Брайан Гарфилд - Поединок со злом
— Ах, мистер Бенджамин! Как приятно! — Выражение ее лица изменилось с комической внезапностью. — О, мы все были страшно огорчены, услышав… Бедная миссис Бенджамин… Для вас это, наверное, было просто ужасно…
Пол кивнул, что-то пробормотал и торопливо прошел в коридор, потом в приемную кабинета Сэма Крейцера, где его примерно так же встретила секретарша Сэма. В кабинете у Сэма сидел Данди. Оба обрушили на него поток слов; прошло некоторое время, прежде чем Пол мог вставить:
— Я начал страдать кабинетной лихорадкой. Подумал, не вернуться ли мне на работу. Вероятно, я пока еще ни на что не гожусь, но, возможно, будет лучше просто посидеть здесь и по-перебирать бумаги.
— Мне кажется, вы правы. По крайней мере будете в кругу дружеских лиц. — Данди схватил его за руку, похлопал по плечу. — Если что-нибудь понадобится, если хоть что-нибудь…
— Все в порядке, Билл. — Пол постарался смягчить эмоции: — Кстати, Сэм, если ваше приглашение еще действительно, то единственное, в чем, как мне кажется, я сейчас нуждаюсь, так это в настоящей пище.
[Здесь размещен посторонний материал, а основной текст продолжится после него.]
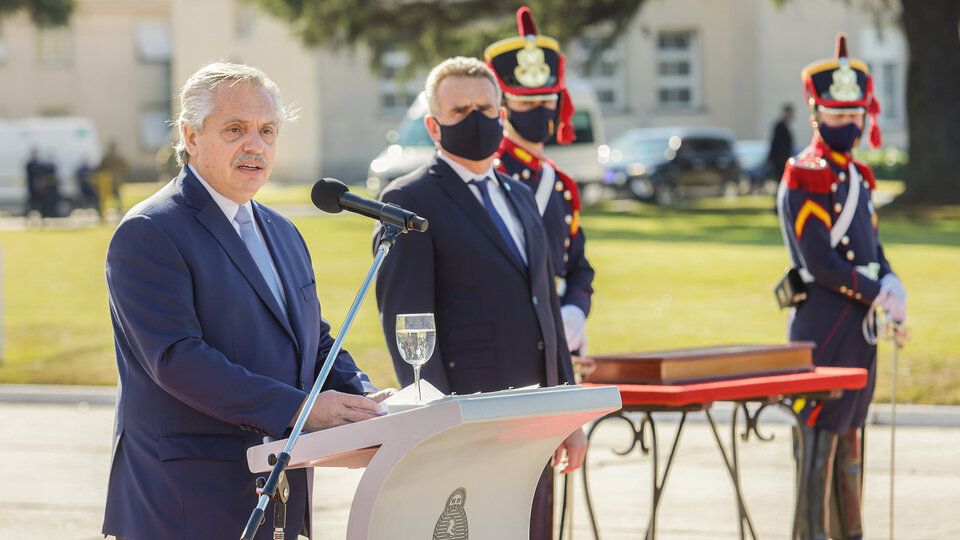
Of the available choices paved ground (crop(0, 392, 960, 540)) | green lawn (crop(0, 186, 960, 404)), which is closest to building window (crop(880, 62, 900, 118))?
green lawn (crop(0, 186, 960, 404))

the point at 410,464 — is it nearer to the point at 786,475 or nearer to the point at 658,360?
the point at 658,360

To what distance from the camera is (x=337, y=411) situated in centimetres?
342

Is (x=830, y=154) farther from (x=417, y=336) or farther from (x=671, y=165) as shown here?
(x=671, y=165)

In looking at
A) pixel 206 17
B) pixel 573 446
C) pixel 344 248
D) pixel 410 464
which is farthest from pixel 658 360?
pixel 206 17

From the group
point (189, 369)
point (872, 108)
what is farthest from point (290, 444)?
point (872, 108)

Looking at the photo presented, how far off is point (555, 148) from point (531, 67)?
2511 centimetres

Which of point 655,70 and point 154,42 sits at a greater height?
point 154,42

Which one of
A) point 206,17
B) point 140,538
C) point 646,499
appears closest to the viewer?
point 140,538

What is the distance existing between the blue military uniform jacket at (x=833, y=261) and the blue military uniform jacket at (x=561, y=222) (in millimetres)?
1111

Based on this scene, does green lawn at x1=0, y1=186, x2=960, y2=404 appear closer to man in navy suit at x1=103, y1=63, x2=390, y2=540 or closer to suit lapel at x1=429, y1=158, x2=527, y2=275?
suit lapel at x1=429, y1=158, x2=527, y2=275

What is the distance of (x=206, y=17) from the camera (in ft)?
174

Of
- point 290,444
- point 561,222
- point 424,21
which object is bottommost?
point 290,444

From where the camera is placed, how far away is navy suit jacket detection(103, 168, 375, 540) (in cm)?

Я существовал на мороженых продуктах — поглощал рекламные обеды, у которых нет никакого вкуса.
Показалось ему это или нет: почти незаметное выражение неудовольствия мелькнуло на лице Сэма… Но огорчение тут же скрыла улыбка.
— Разумеется, Пол, я позвоню жене и скажу, чтобы она все приготовила.
В тот вечер за обеденным столом он сказал Сэму:
— Знаете, мы все входим в это общество совершенно наивными, и те, кто не избавляется от нее, становятся либералами.
— О, подождите-ка минутку, Пол, вы не можете…
— Нет, могу. У кого большее право, чем у меня?
Это был вопрос, на который ни Сэм, ни Адель не решились отвечать.
— Не так давно я понял, кем мы являемся в действительности: либералами. Мы требуем реформ, хотим улучшить положение простых людей. Для чего? Улучшить их положение материально? Вздор. Это делается только для того, чтобы мы чувствовали себя менее виноватыми. Мы рвем на себе одежду, стремимся показать, что готовы принять любое незаконное требование, если оно исходит от черных, молодежи или выдвинуто тем, кто считает себя обиженным. Мы хотим умиротворить всех и каждого. Вы знаете, кто такой либерал? Либерал — это тот, кто выходит из комнаты, когда начинается драка.
— Мне кажется, — произнесла Адель, желая разрядить обстановку, — мы являемся свидетелями ухода Пола Бенджамина к правым радикалам. Конечно, это правда, что дальше жить в Нью-Йорке нет никакой возможности. Только те ублюдки, которые творят насилие, могут выжить в городах, подобных этому. Поселите их в деревне, и они тут же погибнут. Там им негде будет спрятаться.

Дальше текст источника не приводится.